## [What to work on]
Your output must reproduce all the records below precisely and contain no pictures.

(Items from a data source)

##############################

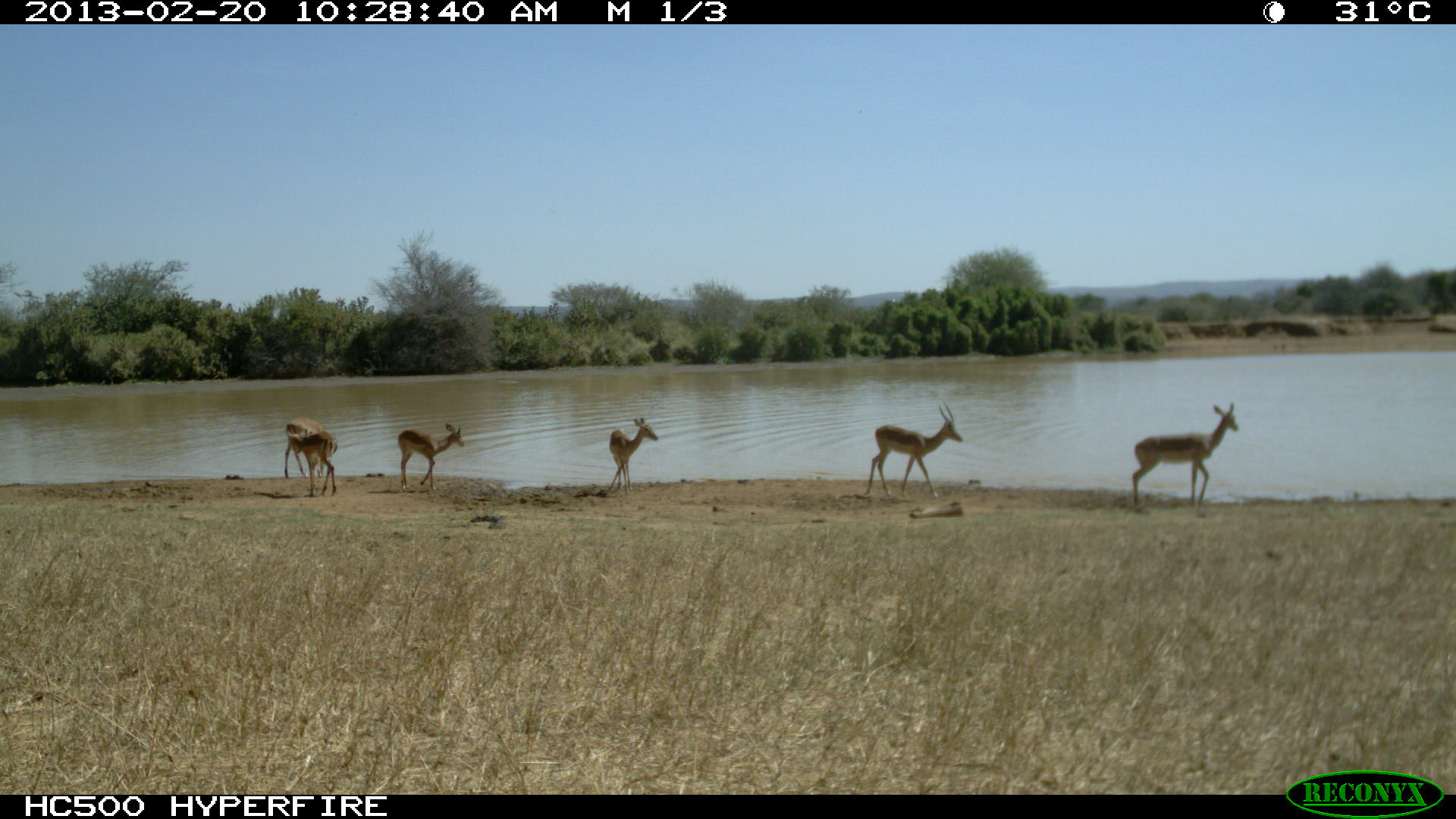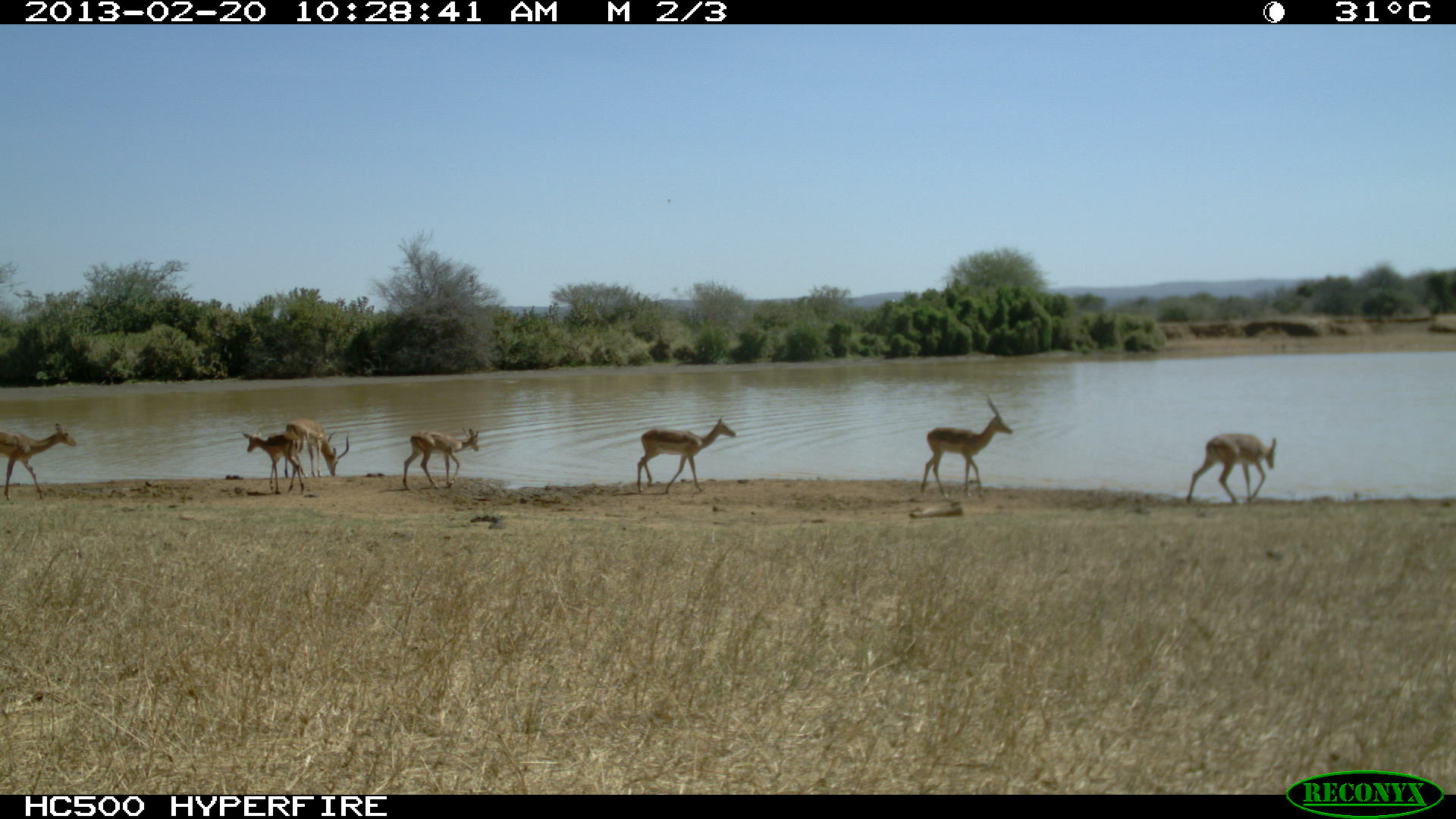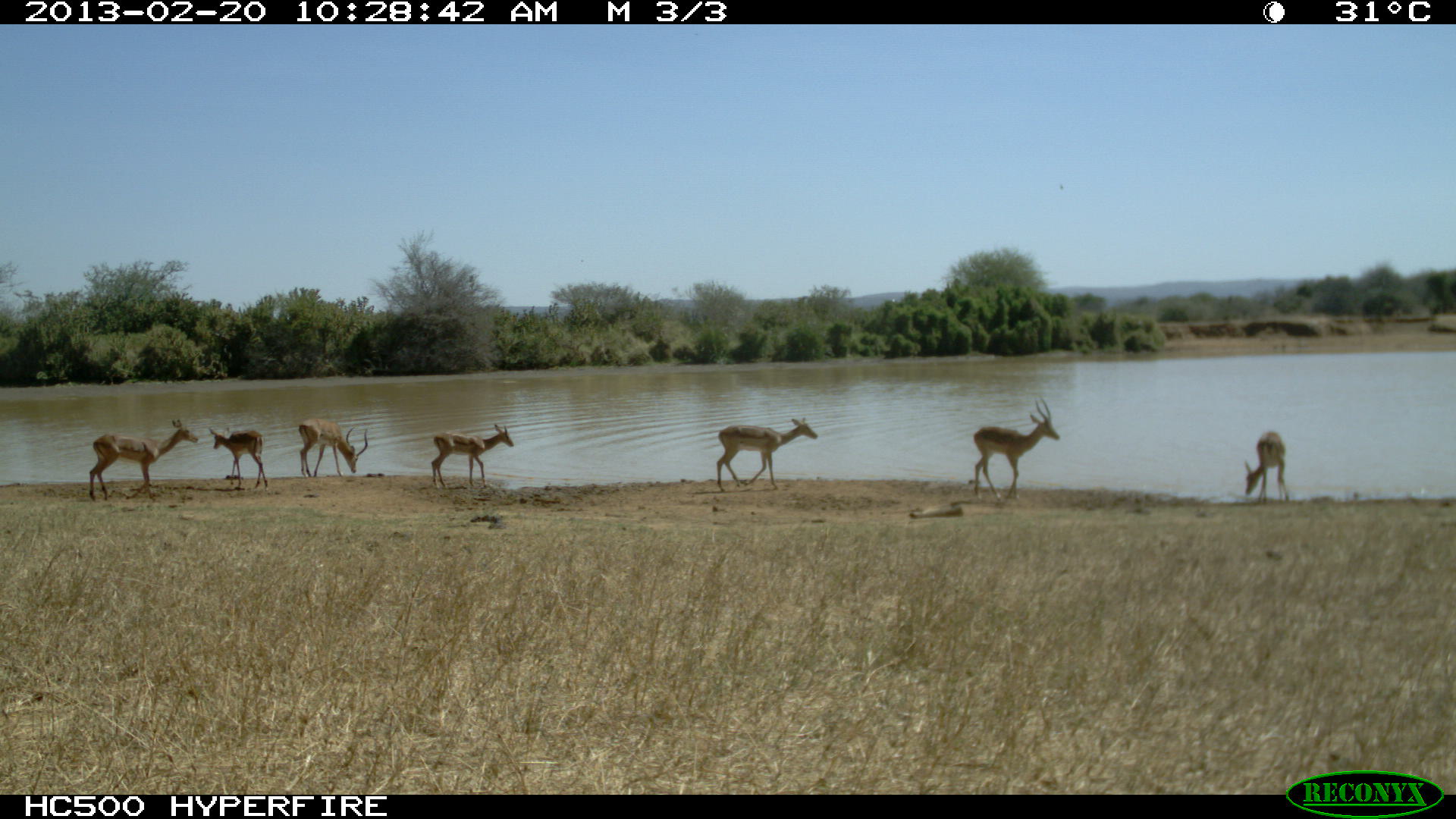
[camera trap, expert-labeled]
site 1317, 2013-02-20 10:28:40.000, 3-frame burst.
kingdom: Animalia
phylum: Chordata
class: Mammalia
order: Artiodactyla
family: Bovidae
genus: Aepyceros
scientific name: Aepyceros melampus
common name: impala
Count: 6.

##############################

## [Response box]
[camera trap, expert-labeled]
site 1317, 2013-02-20 10:28:40.000, 3-frame burst.
kingdom: Animalia
phylum: Chordata
class: Mammalia
order: Artiodactyla
family: Bovidae
genus: Aepyceros
scientific name: Aepyceros melampus
common name: impala
Count: 6.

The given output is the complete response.